Orange volunteers

Marno was a key-holder of the Orange Hall where the documents were found, suggesting that the documents were for the use of the Orange Volunteers.

Orange Volunteers (1972)

The OV claimed responsibility for a grenade attack on a house in the Legoniel area of Belfast. At the same time, any act of retaliation would raise questions about the IRA's commitment to the ceasefire.

The files were leaked from the British Army and contained details of republicans in the Belfast and Armagh areas and were considered as being used to identify Catholics to target in bomb attacks.

They also stated that they did not want to use violence but would do so in defense of democracy. Any act of retaliation would then anger the Protestant population of Northern Ireland, potentially influencing people to reject the peace process. The Orange Volunteers issued a back to war statement, warning that they may soon end their ceasefire and take action again to protect their people, their faith, and their country.

The OV were believed to have been responsible for a number of attacks on Catholic-owned houses and the Catholic church in Stoneyford.

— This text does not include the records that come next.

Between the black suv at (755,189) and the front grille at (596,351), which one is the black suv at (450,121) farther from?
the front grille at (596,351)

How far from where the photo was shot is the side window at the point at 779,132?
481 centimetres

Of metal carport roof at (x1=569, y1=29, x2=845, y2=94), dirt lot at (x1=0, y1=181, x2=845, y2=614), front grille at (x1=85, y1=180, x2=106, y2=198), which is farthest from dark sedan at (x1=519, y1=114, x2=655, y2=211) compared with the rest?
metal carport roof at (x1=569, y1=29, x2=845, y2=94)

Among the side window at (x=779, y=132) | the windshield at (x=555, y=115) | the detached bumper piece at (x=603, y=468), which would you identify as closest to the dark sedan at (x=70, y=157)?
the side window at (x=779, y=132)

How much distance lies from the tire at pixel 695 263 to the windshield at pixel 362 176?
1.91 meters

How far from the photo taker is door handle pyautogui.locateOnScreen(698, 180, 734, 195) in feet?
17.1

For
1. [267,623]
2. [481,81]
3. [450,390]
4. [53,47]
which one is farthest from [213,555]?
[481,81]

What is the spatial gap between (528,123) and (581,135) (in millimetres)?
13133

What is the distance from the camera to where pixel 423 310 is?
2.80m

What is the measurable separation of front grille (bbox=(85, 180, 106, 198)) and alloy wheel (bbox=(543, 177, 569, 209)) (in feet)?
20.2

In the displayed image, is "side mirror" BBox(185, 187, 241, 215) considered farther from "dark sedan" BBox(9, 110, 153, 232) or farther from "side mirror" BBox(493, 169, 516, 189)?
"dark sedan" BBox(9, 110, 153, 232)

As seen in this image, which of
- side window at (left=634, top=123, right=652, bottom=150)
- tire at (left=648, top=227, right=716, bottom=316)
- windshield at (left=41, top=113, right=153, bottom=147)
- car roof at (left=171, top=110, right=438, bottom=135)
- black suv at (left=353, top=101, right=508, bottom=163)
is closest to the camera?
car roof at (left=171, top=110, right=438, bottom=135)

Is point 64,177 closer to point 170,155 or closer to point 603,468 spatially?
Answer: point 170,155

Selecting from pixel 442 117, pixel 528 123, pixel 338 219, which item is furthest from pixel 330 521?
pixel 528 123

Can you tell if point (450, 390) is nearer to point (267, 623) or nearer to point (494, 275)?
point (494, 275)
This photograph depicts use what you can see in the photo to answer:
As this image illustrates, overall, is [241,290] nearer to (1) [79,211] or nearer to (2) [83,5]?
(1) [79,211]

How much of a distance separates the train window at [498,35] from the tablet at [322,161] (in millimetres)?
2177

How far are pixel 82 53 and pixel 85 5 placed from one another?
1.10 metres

These threats emerged as part of conflicts over the Drumcree marches, a known flashpoint within Northern Ireland occurring because the Protestant group known as the Orangemen march down nationalist streets.

In Novemberthe Royal Ulster Constabulary discovered around military intelligence files in an Orange Hall in the county of Antrim.

The Orangemen responded by stating that they would march their traditional route and would stand their ground if prevented from doing so.


On Good FridayApril 10,the Irish government, the British government, and the political parties of Northern Ireland reached agreement. This included mentioning the possibility of planting a dozen bombs in bins in Dublin.

The Orange Volunteers first emerged in the news in as they threatened to launch a campaign of violence against the IRA, Sinn Fein, and other enemies of Ulster. In Novembermembers of the Orange Volunteers kidnapped a television journalist and his crew and took him to an unknown location.

A prepared statement by the Orange Volunteers also described their belief that the IRA ceasefire was a ploy to get the British troops and the British people out of Ulster, with the Orange Volunteers stating that they would not allow the IRA to succeed in this mission.

Their actions were considered to be part of their plans to undermine the Good Friday Agreement and prevent Northern Ireland from becoming part of a unified Ireland. The Guardian reported that members of the Orange Volunteers were present at the protest.

A Catholic builder was injured. War and Peace in Northern Ireland. He escaped custody but gave himself up to police ten days later. The explosion caused minor injuries to the homeowner. The article also describes the groups as a threat to loyalist groups maintaining ceasefires and quotes Progressive Unionist Party spokesperson David Ervine stating his concerns that the major aim of the active loyalist groups is to force the Provisional IRA to end their ceasefire.

In an inquest heard that the Red Hand Defenders and the OV may have worked together in the killing [21] 6 December. The Orange Volunteer Fire Company will be conducting its second annual Citizens' Fire Academy beginning September 20th. This is a program to help citizens better understand the Orange County Fire and EMS departments emergency response operations and the multitude of services it provides to our community.

To report an emergency or any call for service dial: DIAL F or routine calls dial The Orange Volunteer Fire Department is one of the remaining few all-volunteer incorporated fire departments in the State of Connecticut.

Orange Volunteers (1972)

Connecting volunteers to nonprofits is what we've done for 60 years. Explore the different ways to get involved in volunteerism in Orange County below.

The Orange Volunteers is a Protestant fundamentalist paramilitary group in Northern Ireland who are opposed to the peace process and were dedicated to destabilizing it.

Orange Volunteers

Every school in the county needs volunteers. From elementary to high schools to alternative and exceptional education centers, educators value the time and special talents of volunteers, and welcome them into the classroom.

The Orange Volunteers (OV) was a loyalist vigilante group with a paramilitary structure active in Northern Ireland during the early s.

Orange Volunteers (OV)

It took its name from the Orange Order, from which it drew the bulk of its membership.